From a certain age, you learn more from your siblings than from your parents.
— Neither my partner nor I were only children, and therefore we greatly value siblings as a source of support both in the present and future. Circumstances have meant that our children have siblings and step-siblings, and this enriches them because they end up having commonalities.
And when there is tension?
— It's also true that arguments between siblings can be incredibly harsh. In our case, the most intense fights have often been between brothers, rather than between stepsisters. However, I must admit that, in the event of a conflict, the presence of other siblings tends to lessen the fights because alliances are formed. After all, it's all part of living together.
What do you find most difficult about parenthood?
— Perhaps what I find most difficult is accepting some of the decisions my children make. I have to make a great effort to tell myself that they're at an age where they should be the masters of their own lives. I can advise them, but I shouldn't make decisions for them. I simply have to be there for them when they need them.
You're a social media expert. What are your thoughts on this for your children?

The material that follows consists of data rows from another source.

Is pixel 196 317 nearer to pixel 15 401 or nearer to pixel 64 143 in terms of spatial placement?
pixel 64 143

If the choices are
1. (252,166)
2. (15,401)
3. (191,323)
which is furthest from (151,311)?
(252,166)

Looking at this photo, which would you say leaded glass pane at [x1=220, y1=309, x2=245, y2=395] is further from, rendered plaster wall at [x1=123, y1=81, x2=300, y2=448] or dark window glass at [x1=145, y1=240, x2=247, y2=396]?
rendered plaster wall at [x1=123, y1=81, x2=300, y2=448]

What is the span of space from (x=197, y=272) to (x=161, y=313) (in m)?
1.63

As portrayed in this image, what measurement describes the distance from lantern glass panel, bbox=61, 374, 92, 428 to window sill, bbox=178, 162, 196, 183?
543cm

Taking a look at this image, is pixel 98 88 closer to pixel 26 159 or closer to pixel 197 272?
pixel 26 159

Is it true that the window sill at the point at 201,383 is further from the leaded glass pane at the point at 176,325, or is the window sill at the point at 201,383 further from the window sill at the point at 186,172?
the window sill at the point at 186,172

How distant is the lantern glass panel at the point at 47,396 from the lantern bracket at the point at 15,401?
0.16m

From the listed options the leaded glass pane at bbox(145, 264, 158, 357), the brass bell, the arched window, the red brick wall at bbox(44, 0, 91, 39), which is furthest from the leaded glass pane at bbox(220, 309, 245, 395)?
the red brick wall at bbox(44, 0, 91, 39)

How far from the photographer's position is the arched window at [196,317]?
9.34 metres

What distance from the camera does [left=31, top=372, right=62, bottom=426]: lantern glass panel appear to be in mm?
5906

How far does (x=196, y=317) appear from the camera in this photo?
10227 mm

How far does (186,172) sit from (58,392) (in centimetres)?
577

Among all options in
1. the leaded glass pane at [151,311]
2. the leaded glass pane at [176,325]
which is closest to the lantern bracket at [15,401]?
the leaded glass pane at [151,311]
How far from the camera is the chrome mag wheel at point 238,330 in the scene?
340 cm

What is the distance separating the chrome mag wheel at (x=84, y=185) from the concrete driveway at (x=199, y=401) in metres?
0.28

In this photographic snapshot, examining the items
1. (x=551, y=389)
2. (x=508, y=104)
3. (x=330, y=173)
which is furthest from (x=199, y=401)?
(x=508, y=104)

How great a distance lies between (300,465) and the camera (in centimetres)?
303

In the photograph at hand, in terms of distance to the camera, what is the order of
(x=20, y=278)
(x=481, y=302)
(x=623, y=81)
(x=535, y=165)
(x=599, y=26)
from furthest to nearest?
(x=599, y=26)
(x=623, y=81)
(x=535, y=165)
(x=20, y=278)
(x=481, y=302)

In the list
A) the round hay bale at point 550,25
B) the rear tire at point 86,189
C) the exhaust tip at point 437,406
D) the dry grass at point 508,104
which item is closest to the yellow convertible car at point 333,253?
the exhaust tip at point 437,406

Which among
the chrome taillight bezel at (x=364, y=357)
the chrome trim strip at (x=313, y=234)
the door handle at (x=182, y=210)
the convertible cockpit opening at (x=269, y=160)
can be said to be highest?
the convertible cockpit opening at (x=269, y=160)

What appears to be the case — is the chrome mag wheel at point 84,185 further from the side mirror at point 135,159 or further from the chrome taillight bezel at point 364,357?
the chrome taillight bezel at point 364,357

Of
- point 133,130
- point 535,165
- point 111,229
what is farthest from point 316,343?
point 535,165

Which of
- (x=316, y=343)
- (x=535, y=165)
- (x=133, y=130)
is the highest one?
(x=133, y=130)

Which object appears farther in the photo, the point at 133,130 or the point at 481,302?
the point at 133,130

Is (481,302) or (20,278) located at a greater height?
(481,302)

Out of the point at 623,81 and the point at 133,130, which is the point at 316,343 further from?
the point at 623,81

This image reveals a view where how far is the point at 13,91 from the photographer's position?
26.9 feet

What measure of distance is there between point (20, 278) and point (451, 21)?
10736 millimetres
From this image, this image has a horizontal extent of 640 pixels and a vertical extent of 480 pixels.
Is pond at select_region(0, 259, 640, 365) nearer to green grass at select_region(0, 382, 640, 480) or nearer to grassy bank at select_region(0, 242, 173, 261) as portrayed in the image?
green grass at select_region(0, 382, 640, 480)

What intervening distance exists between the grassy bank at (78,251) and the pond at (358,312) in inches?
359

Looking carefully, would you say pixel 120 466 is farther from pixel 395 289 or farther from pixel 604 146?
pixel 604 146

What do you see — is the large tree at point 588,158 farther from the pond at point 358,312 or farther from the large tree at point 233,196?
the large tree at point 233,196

— Young people tend to get their information through social media, and as a journalist, I try to explain to my children that there are other, much more reliable ways to get information, and that by using diverse sources, it's possible to compare information and know what's true and what isn't.
Do you maintain any kind of control?
— I don't have any control over my children's online presence. But I do have access to what they post. I often advise them on what they post. Fortunately, none of them have shown any dependence on social media.
With such a large group, he must have a ton of anecdotes.
— Between my partner and I, we have four boys and one girl, who is also the youngest of them all. On a trip to Ireland, we heard two Spanish women comment: "They didn't stop until they had a girl."